İslam dünyası, Arap Baharı denen toplumsal hareketlilikten bu yana durulmadı. Kısmen 20. Yüzyılın başında, kısmen ortasında dış güçler tarafından İslam dünyasında Müslüman toplumun aleyhinde bir “üst istikrar” oluşturulmuştu.
2011’de başlayan kıpırdanış, aradan geçen sekiz yıla rağmen toplumların aleyhindeki o “üst istikrar”ı toplumlar lehine bir istikrara çevirmedi. Aksine “üst istikrar”ı da bozdu. Baskı ve zulümle de olsa yönetilebilir ülkeler, yerini yönetilemeyen ülkelere bıraktı. Yönetilemeyen ülkelerin bir kısmı parçalanıp savaş acılarıyla yüz yüze kaldı, diğerlerinin geleceği belirsiz.

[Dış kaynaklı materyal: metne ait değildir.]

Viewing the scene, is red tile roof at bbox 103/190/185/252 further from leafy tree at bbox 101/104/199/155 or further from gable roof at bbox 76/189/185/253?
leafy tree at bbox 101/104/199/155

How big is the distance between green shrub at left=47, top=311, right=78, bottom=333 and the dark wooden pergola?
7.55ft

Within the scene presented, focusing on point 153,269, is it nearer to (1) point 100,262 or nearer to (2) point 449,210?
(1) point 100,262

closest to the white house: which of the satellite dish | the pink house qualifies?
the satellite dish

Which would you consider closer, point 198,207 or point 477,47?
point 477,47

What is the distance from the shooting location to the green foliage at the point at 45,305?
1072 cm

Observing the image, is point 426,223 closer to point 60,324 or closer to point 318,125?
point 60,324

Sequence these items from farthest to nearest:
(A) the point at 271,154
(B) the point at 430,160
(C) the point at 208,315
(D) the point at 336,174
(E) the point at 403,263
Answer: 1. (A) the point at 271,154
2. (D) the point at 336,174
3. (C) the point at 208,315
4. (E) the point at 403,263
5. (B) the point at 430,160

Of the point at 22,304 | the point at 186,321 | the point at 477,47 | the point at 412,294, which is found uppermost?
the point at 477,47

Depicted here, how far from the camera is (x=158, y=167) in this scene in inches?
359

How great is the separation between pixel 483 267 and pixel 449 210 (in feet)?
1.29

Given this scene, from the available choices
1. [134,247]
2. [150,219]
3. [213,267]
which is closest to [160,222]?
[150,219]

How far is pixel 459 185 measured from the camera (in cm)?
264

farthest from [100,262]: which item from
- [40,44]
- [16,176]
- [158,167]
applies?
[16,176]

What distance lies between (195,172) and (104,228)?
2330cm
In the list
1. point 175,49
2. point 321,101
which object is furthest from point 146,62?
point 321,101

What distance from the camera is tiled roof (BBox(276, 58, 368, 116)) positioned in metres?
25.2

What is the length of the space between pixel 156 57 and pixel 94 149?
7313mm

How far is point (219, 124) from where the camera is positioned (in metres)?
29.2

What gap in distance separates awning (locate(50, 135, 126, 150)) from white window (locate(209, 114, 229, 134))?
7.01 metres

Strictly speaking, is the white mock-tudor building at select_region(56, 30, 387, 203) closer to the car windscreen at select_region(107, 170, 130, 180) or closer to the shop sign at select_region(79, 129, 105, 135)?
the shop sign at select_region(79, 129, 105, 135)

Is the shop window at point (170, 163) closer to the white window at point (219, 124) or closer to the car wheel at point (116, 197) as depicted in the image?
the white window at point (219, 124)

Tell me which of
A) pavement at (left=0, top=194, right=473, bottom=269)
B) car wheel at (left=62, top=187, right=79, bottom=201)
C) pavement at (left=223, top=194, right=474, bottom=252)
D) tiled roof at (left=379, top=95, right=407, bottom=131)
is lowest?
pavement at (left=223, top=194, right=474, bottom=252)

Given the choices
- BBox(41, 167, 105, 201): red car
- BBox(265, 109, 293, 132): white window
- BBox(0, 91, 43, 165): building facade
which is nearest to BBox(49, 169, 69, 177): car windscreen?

Müslümanların önemli bir kısmı, ülkelerinin yönetimleri konusunda umutsuz… ABD’nin başını çektiği uluslar arası sistemle çalışan yöneticilerden tiksiniyor, onları en kötü necaset olarak görüyor.
Türkiye, bu hâli kısmen 28 Şubat’ta yaşamıştı. O dönemde kendilerini Türk milliyetçisi olarak tarif eden bazı şahıslar bile, siyonist işgal rejimiyle çalıştığından emin oldukları yöneticilerden tiksindiklerinden “ABD, bizi fiilen yönetseydi bunlardan iyi olurdu!” diyebiliyorlardı.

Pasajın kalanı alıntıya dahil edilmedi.